- CD cover

Studio album by The Chipmunks
- Released: November 4, 2008
- Recorded: 2008
- Genre: Pop, rock, hip hop, reggae, Christmas
- Length: 45:42
- Label: Chipmunk
- Producer: Ross Bagdasarian, Janice Karman, Ali Dee Theodore

The Chipmunks chronology
| Christmas with The Chipmunks (2008 reissue) (2008) | Undeniable (2008) | Alvin and the Chipmunks: The Squeakquel: Original Motion Picture Soundtrack (2009) |

= Undeniable (Chipmunks album) =

Undeniable is a 2008 album by The Chipmunks. Its release was connected to the version of the Alvin and the Chipmunks franchise from Alvin and the Chipmunks, but contains no music from the film. It was released on November 4, 2008, as the follow-up to the Alvin and the Chipmunks: Original Motion Picture Soundtrack. and to commemorate the 50th anniversary of The Chipmunks as a franchise.

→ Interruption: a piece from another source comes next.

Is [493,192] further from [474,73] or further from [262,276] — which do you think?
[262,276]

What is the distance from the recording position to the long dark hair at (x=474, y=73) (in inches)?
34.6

The album features remakes to some of their old hits as well as some new covers, such as the theme song to the 1980s television series of the same name.

== Track listing ==
1. "We're the Chipmunks" (DeeTown Remix)* (Janice Karman, Chris Caswell, Jason Honingford, Ali Dee Theodore)
2. "Shake Your Groove Thing" feat. Drew Seeley (Peaches & Herb) (Dino Fekaris, Freddie Perren)
3. "Livin' on a Prayer" (Bon Jovi) (Jon Bon Jovi, Richie Sambora, Desmond Child)
4. "Three Little Birds" (Bob Marley) (Bob Marley)
5. "Thank You"* (Ali Dee Theodore, Sarai Howard, Zach Danziger, Ross Bagdasarian Jr., Jason Bonham, Luis Resto)
6. "All the Small Things" (Blink-182) (Mark Hoppus, Tom DeLonge, Travis Barker)
7. "Acceptance"* (Ali Dee Theodore, Sarai Howard, Zach Danziger, Ross Bagdasarian Jr., Chris Classic)
8. "Don't Stop Believin'" (Journey) (Jonathan Cain, Steve Perry, Neal Schon)
9. "Ho Ho Ho"* (Janice Karman)
10. "Rock and Roll" (Led Zeppelin) (Jimmy Page, Robert Plant, John Paul Jones, John Bonham)
11. "Home" (Daughtry) (Chris Daughtry)
12. "Undeniable"* (Ali Dee Theodore, Sarai Howard, Zach Danziger, Ross Bagdasarian Jr.)
13. "We're the Chipmunks"* (Janice Karman, Chris Caswell)
14. "Time Warp" (The Rocky Horror Show) (Richard O'Brien, Richard Hartley)

- - denotes original Chipmunk song

==Personnel==
- Vinny Alfieri - guitar, member of attributed artist
- Ali "Dee" Theodore - audio production, executive producer
- Justin Long - primary artist (as Alvin Seville)
- Matthew Gray Gubler - primary artist (as Simon Seville)
- Jesse McCartney - primary artist (as Theodore Seville)
- Ross Bagdasarian Jr. - audio production, cover design, dialogue, executive producer, producer
- Chris Classic - primary artist (as DJ)
- Alana Da Fonseca - composer, engineer, member of attributed artist, mixing, recorder, vocals (background)
- Zach Danziger - drums, member of attributed artist
- Christopher Davis - member of attributed artist, rap
- Dee Town - audio production, member of attributed artist, vocals
- Dino Fekaris - composer
- Chris Gehringer - mastering
- Jason Gleed - guitar, bass, keyboards, member of attributed artist
- Mark Hoppus - composer
- Rebecca Jones - member of attributed artist, primary artist, vocals (background)
- Janice Karman - audio production, dialogue, executive producer, producer
- Joey Katsaros - bass, keyboards, member of attributed artist
- Dan "D Unit" Levine - package design
- Bob Marley - composer
- John McCurry - guitar, bass, member of attributed artist
- Port O'Brien - composer
- Richie Sambora - composer
- Drew Seeley - guest artist, primary artist
- John VanNest - engineer, recorder
- Dave Wallace - drum, guitar, bass

==Chart performance==
Undeniable peaked at No. 78 on the Billboard 200 albums chart.